Rewrite the lines starting at the one containing "How far is (78,299)" and ending at the one containing "9.98 metres", replacing "red flag" with "yellow marker" and leaving everything else unchanged.
─── Material ───
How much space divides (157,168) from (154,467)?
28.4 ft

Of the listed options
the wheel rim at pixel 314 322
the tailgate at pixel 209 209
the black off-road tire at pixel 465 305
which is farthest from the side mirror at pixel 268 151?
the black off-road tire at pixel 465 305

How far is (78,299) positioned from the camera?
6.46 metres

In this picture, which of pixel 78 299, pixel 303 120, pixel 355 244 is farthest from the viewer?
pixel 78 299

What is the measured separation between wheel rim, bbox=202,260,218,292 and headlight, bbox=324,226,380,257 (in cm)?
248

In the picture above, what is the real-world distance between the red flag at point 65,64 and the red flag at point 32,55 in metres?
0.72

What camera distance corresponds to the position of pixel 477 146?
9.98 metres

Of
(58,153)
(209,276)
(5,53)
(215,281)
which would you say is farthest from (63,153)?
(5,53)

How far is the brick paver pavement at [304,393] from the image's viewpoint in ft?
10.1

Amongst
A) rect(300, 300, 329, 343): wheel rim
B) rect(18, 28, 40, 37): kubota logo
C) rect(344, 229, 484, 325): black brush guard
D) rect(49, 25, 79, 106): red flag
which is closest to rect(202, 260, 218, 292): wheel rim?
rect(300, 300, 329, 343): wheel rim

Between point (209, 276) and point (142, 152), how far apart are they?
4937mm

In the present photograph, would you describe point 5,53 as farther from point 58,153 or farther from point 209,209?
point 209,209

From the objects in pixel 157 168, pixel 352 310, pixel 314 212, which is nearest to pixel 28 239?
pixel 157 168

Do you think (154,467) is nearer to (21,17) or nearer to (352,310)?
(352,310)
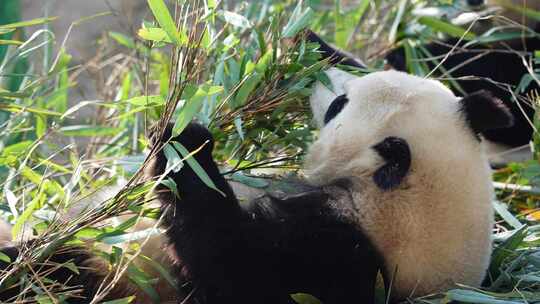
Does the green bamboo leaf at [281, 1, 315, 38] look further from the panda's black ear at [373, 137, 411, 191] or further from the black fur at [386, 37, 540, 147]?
the black fur at [386, 37, 540, 147]

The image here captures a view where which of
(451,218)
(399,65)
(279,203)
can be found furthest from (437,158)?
(399,65)

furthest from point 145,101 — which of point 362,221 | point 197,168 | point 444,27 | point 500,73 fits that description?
point 500,73

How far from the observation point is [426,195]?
224 centimetres

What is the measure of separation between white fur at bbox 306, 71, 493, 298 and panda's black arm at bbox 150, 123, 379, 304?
95 mm

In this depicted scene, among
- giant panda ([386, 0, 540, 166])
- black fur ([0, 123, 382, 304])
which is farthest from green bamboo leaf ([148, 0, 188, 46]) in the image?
giant panda ([386, 0, 540, 166])

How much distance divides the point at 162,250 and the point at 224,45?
70 centimetres

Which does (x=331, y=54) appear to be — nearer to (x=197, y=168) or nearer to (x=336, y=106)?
(x=336, y=106)

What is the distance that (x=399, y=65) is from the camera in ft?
13.7

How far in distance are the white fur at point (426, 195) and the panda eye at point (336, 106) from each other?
0.38ft

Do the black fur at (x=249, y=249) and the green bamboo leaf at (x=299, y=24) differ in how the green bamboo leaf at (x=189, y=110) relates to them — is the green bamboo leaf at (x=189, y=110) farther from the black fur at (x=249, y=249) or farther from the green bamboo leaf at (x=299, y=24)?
the green bamboo leaf at (x=299, y=24)

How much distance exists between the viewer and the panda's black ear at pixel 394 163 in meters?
2.23

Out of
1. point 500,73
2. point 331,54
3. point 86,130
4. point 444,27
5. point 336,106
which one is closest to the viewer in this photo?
point 336,106

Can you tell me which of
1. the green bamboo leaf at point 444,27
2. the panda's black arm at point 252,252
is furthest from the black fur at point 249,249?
the green bamboo leaf at point 444,27

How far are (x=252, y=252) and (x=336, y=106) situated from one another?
55cm
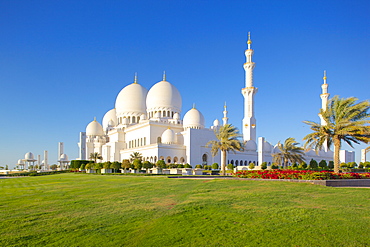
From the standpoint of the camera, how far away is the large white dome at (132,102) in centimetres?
5997

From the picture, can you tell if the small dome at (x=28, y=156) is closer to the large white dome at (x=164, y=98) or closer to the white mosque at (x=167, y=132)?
the white mosque at (x=167, y=132)

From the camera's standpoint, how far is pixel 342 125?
20.2 metres

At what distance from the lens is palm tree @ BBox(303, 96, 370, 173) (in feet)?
65.0

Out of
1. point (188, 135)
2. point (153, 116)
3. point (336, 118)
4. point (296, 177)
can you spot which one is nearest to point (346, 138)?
point (336, 118)

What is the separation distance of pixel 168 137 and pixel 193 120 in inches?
226

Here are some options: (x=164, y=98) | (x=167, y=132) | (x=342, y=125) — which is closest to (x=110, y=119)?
(x=164, y=98)

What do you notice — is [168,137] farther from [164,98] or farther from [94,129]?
[94,129]

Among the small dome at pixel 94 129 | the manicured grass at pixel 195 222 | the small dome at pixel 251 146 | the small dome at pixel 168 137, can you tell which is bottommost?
the manicured grass at pixel 195 222

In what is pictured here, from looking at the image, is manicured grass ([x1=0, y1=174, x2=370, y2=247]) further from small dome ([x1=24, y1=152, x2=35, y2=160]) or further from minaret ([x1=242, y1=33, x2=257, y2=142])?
small dome ([x1=24, y1=152, x2=35, y2=160])

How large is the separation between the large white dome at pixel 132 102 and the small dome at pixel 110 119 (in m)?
6.31

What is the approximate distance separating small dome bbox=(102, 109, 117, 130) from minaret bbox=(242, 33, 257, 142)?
28130mm

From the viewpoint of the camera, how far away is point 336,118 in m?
20.9

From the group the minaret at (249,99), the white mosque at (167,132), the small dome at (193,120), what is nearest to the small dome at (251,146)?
the white mosque at (167,132)

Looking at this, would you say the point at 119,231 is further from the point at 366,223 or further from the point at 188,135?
the point at 188,135
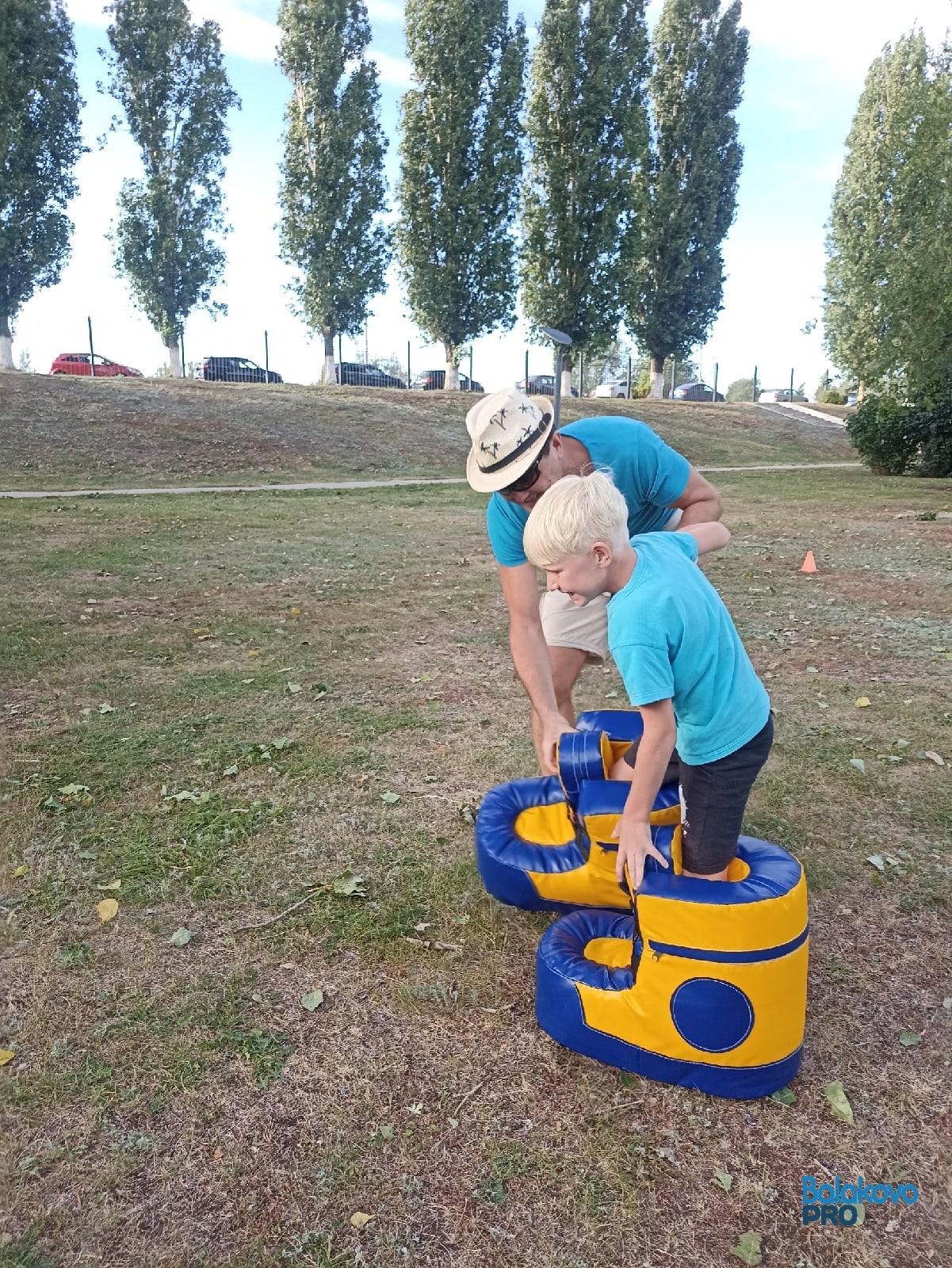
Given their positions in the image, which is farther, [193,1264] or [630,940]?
[630,940]

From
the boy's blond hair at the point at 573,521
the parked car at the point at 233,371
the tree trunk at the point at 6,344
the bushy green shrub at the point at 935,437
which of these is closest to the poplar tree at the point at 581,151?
the parked car at the point at 233,371

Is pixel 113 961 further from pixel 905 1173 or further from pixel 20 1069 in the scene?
pixel 905 1173

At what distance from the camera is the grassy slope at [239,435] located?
66.2ft

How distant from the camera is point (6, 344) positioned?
31359mm

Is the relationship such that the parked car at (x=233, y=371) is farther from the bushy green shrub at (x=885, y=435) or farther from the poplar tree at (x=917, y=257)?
the poplar tree at (x=917, y=257)

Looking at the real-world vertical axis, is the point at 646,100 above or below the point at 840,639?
above

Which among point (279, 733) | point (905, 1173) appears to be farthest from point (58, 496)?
point (905, 1173)

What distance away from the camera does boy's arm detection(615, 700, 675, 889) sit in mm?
2521

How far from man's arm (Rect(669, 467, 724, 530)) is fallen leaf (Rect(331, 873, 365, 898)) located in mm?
→ 1871

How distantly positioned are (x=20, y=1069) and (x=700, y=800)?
208cm

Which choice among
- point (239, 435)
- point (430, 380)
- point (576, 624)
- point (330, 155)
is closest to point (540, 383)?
point (430, 380)

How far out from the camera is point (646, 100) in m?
36.1

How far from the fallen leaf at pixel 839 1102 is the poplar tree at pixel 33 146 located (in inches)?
1325

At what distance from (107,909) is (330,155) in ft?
115
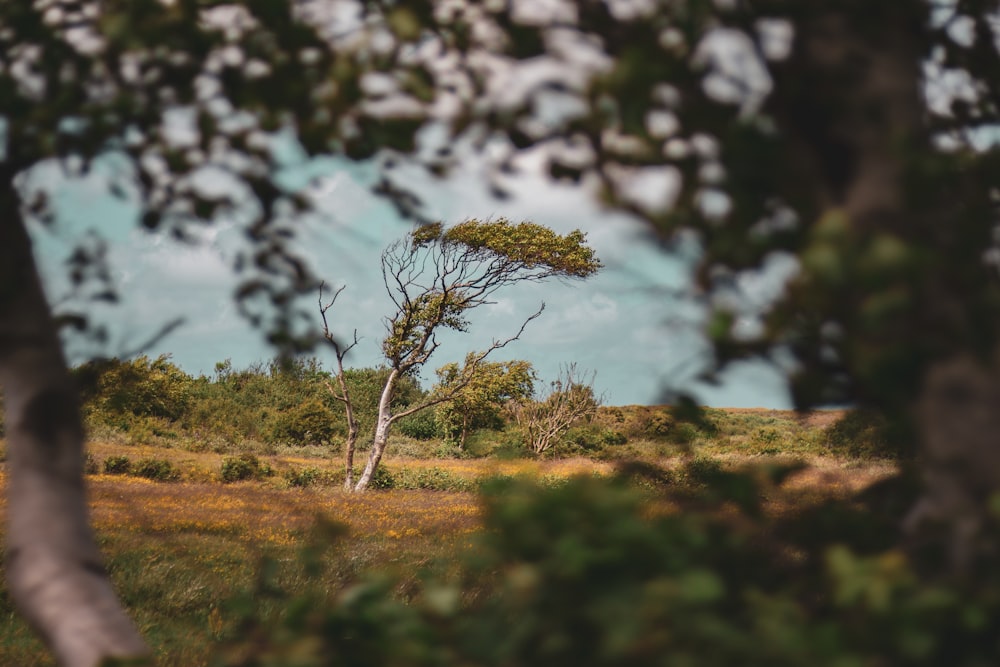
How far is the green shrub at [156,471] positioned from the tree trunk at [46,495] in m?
22.4

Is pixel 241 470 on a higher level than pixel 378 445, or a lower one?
lower

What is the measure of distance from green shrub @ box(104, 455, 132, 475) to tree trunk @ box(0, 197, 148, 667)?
23.3 m

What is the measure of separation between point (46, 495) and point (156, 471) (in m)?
22.7

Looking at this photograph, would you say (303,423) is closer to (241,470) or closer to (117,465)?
(241,470)

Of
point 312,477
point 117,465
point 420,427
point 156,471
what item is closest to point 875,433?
point 156,471

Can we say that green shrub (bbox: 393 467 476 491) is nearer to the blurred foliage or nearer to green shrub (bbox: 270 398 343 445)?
green shrub (bbox: 270 398 343 445)

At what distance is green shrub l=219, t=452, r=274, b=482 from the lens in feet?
78.3

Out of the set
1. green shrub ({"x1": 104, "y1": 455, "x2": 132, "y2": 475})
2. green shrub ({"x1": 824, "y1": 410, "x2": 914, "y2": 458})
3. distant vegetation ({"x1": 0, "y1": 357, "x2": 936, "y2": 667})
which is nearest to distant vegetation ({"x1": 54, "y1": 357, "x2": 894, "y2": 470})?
green shrub ({"x1": 104, "y1": 455, "x2": 132, "y2": 475})

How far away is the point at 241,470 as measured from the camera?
80.6 ft

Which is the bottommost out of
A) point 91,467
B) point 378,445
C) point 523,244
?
point 91,467

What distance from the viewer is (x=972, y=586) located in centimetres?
132

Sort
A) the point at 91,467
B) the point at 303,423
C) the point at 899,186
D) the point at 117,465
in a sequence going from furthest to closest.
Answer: the point at 303,423 → the point at 117,465 → the point at 91,467 → the point at 899,186

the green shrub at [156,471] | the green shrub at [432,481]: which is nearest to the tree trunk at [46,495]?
the green shrub at [156,471]

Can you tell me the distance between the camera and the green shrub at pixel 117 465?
22.4m
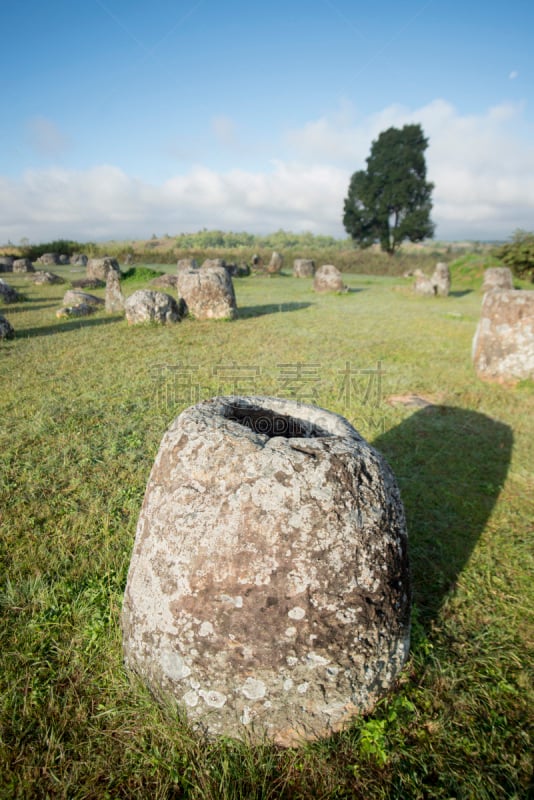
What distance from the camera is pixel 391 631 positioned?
───
* _Completed task_:
How far is (78,299) positioned from the camera?
6.46 metres

In this picture, which of pixel 78 299, pixel 303 120, pixel 355 244 is farthest from the viewer?
pixel 78 299

What is the measured separation between wheel rim, bbox=202,260,218,292 and headlight, bbox=324,226,380,257 (in cm)?
248

In the picture above, what is the real-world distance between the yellow marker at point 65,64 and the yellow marker at point 32,55 in metres?
0.72

What camera distance corresponds to the position of pixel 477 146?
9.98 metres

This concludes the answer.